Point is my lcr was submerged in saltwater, and sand, and it was not really anything that terrified me. I would not have done that with an automatic, it was bad with a revolver, but would have been worse with an auto IMO. I am also kinda lazy, an don't even own any automatic weapons anymore.


----------



## jim-henscheli (May 4, 2015)

Also, if your wife carries an lcr, than you carrying one would just streamline everything. Same ammo, same parts, both comfortable with it..


----------



## PCH5150 (Jun 15, 2015)

jim-henscheli said:


> Also, if your wife carries an lcr, than you carrying one would just streamline everything. Same ammo, same parts, both comfortable with it..


Well that's a big reason all 3 of my revolvers are .38 or .357. I keep .38 stocked up, with smaller amounts of .357 on hand. That way I've got hundreds of rounds I can use in all my guns. I have to admit the obvious answer is another LCR. Part of the reason if I had to admit it is it's much more exciting to buy a new gun, instead of a duplicate of something you already have!


----------



## jim-henscheli (May 4, 2015)

Yeah that's gotten me to, but sometimes, whee the it's booze, guns or woman, I stick with what works, change and shiny new Shitt is what gets me in trouble.


----------



## Moonshinedave (Mar 28, 2013)

Don't have the.380 but not a stranger to Baretta, like their stuff.


----------



## sideKahr (Oct 15, 2014)

I've owned a Baretta Jetfire in .25 ACP for many years, good gun. Never shot a Pico.


----------



## bigwheel (Sep 22, 2014)

PCH5150 said:


> Anyone here own a Barreta Pico .380? I'm a revolver guy, but my wife carries the LCR, and my SP101 is a little bulky. I love the size of this thing for pocket carry. I'd love opinions, good or bad.

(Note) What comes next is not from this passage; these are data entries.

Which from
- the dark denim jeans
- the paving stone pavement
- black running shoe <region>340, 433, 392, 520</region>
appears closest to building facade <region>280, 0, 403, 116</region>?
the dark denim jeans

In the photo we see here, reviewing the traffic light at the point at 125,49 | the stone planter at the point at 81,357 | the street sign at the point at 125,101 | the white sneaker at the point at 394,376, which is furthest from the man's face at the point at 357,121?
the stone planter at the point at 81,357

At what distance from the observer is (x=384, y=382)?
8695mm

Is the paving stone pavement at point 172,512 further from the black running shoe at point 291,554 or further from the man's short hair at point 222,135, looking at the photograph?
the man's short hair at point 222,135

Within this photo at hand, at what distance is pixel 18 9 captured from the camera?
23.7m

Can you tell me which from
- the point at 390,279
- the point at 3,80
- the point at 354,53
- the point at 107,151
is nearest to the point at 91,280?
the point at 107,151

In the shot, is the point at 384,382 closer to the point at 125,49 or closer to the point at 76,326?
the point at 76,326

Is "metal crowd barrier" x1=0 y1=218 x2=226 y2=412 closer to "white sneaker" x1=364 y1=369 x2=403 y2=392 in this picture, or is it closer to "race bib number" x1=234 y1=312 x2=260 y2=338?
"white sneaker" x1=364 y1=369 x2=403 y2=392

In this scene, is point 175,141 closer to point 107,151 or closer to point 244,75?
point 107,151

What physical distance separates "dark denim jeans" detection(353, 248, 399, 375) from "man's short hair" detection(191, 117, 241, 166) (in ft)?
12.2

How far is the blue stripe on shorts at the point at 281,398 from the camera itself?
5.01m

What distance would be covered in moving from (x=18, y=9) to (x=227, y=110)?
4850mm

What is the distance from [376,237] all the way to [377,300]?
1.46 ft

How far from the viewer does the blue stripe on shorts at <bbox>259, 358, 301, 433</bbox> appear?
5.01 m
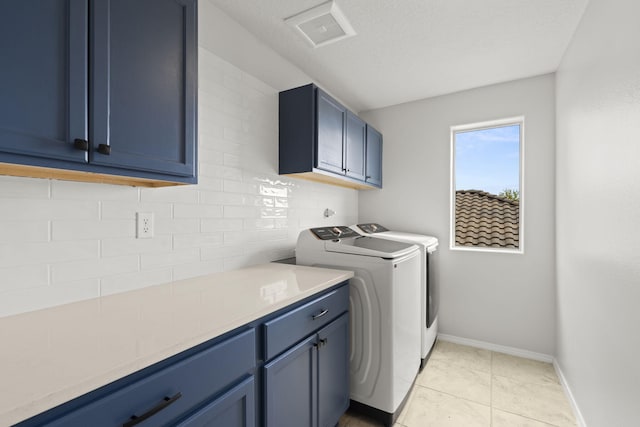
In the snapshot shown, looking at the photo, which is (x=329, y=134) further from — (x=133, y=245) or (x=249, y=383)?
(x=249, y=383)

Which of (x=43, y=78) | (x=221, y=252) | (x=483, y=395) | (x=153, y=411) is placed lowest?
(x=483, y=395)

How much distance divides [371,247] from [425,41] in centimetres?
151

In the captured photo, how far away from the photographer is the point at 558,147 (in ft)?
8.05

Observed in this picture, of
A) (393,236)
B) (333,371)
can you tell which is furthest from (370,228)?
(333,371)

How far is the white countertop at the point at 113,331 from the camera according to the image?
635 mm

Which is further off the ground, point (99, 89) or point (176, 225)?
point (99, 89)

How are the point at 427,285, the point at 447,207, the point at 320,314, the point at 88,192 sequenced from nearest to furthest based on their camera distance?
the point at 88,192 → the point at 320,314 → the point at 427,285 → the point at 447,207

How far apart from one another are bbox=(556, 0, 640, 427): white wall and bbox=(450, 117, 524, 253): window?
0.66 meters

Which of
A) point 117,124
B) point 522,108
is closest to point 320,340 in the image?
point 117,124

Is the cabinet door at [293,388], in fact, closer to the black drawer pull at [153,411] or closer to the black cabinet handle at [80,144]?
the black drawer pull at [153,411]

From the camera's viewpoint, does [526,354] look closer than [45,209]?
No

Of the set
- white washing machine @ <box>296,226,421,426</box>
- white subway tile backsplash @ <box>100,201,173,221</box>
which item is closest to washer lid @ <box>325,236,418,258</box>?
white washing machine @ <box>296,226,421,426</box>

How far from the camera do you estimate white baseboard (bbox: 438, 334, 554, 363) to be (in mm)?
2660

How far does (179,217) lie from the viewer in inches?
63.6
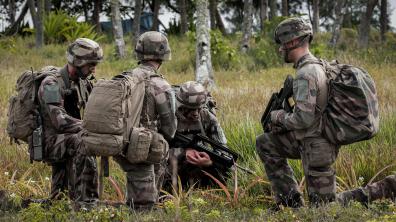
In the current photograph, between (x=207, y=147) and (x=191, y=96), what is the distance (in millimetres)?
573

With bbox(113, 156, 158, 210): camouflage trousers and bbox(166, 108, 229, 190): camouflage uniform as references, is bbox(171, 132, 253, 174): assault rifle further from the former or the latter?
bbox(113, 156, 158, 210): camouflage trousers

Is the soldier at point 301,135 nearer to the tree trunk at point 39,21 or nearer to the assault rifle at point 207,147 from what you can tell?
the assault rifle at point 207,147

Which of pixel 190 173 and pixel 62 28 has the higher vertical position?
pixel 62 28

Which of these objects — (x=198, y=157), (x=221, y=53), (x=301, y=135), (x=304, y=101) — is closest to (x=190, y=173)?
(x=198, y=157)

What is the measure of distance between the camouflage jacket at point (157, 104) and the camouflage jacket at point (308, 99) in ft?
3.27

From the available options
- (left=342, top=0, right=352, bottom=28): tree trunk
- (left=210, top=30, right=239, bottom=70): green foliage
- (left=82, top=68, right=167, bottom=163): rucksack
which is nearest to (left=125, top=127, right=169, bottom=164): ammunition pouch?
(left=82, top=68, right=167, bottom=163): rucksack

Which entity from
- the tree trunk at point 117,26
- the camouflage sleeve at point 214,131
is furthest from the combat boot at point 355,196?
the tree trunk at point 117,26

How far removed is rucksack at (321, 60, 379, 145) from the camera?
533cm

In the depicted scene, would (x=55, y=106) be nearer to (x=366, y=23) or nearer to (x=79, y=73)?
(x=79, y=73)

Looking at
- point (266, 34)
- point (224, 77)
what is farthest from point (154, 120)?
point (266, 34)

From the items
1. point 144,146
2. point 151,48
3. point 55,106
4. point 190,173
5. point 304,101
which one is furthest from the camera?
point 190,173

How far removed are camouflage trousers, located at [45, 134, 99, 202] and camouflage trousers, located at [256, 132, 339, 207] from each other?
1.68m

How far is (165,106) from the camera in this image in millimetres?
5703

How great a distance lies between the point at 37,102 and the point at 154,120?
4.07 ft
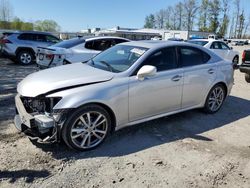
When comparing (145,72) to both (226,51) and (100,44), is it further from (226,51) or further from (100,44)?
(226,51)

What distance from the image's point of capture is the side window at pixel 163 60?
15.1 feet

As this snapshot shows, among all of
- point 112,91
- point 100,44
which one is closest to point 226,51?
point 100,44

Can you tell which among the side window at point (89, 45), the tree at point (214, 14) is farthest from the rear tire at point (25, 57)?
the tree at point (214, 14)

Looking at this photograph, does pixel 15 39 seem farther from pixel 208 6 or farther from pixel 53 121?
pixel 208 6

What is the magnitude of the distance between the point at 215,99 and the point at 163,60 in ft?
5.91

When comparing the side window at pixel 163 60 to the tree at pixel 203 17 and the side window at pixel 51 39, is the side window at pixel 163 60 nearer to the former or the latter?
the side window at pixel 51 39

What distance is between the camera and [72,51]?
830cm

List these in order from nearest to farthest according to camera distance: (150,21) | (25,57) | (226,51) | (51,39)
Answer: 1. (25,57)
2. (226,51)
3. (51,39)
4. (150,21)

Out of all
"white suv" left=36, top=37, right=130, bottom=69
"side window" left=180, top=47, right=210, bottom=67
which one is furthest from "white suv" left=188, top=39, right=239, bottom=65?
"side window" left=180, top=47, right=210, bottom=67

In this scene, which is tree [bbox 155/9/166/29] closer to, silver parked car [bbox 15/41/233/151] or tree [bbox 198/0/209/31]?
tree [bbox 198/0/209/31]

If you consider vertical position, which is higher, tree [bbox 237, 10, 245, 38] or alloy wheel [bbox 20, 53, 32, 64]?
tree [bbox 237, 10, 245, 38]

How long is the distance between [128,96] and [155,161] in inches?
42.3

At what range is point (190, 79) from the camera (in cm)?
505

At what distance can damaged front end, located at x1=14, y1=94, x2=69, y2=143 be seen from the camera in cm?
362
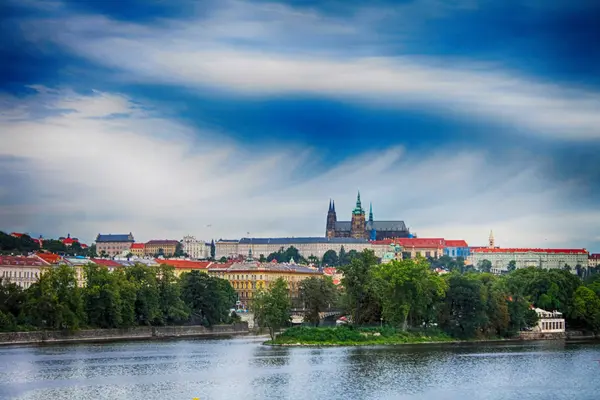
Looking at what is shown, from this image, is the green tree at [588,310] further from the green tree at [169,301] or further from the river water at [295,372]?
the green tree at [169,301]

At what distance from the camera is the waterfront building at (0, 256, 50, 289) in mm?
146625

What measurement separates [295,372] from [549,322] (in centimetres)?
5505

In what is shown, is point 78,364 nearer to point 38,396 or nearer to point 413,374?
point 38,396

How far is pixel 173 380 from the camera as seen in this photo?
69312mm

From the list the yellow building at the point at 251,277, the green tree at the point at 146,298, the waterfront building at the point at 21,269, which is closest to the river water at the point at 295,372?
the green tree at the point at 146,298

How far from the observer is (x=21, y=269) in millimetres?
150250

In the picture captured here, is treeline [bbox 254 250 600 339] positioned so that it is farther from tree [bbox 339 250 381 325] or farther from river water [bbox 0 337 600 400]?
river water [bbox 0 337 600 400]

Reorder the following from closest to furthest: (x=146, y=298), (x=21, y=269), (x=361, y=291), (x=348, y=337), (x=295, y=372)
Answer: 1. (x=295, y=372)
2. (x=348, y=337)
3. (x=361, y=291)
4. (x=146, y=298)
5. (x=21, y=269)

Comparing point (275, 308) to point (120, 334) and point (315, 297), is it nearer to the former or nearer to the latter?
point (315, 297)

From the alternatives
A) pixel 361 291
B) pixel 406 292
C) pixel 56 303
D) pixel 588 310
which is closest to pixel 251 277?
pixel 588 310

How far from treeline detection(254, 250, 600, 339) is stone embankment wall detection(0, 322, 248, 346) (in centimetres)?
1370

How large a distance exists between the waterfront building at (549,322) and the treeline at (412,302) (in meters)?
1.65

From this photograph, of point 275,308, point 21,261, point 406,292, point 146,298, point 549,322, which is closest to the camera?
point 275,308

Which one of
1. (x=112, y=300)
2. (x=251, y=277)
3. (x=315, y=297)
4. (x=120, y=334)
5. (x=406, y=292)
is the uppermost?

Looks very cool. Never had that model but did own a 92 F for a short while before giving it to the baby boy. Beretta has a great rep for overall quality so I betcha it would work good. A pal bought the smallest .380 Glock makes and pronouned it a POS which he traded off real quick. He had all kinds of feeding issues and stove piping with the thing. Found this write up on the Pico. Looks like they are striving to improve it as they go. Might make sure to get the latest addition. 
Beretta Pico .380 Gets Upgraded - Guns & Ammo


----------



## Seneca (Nov 16, 2012)

I like Beretta, they make some pretty nice pistols, I don't have any experience with the Pico, However their model 84 (Cheetah) in 380 is a nice compromise between a full size pistol and pocket pistol.


----------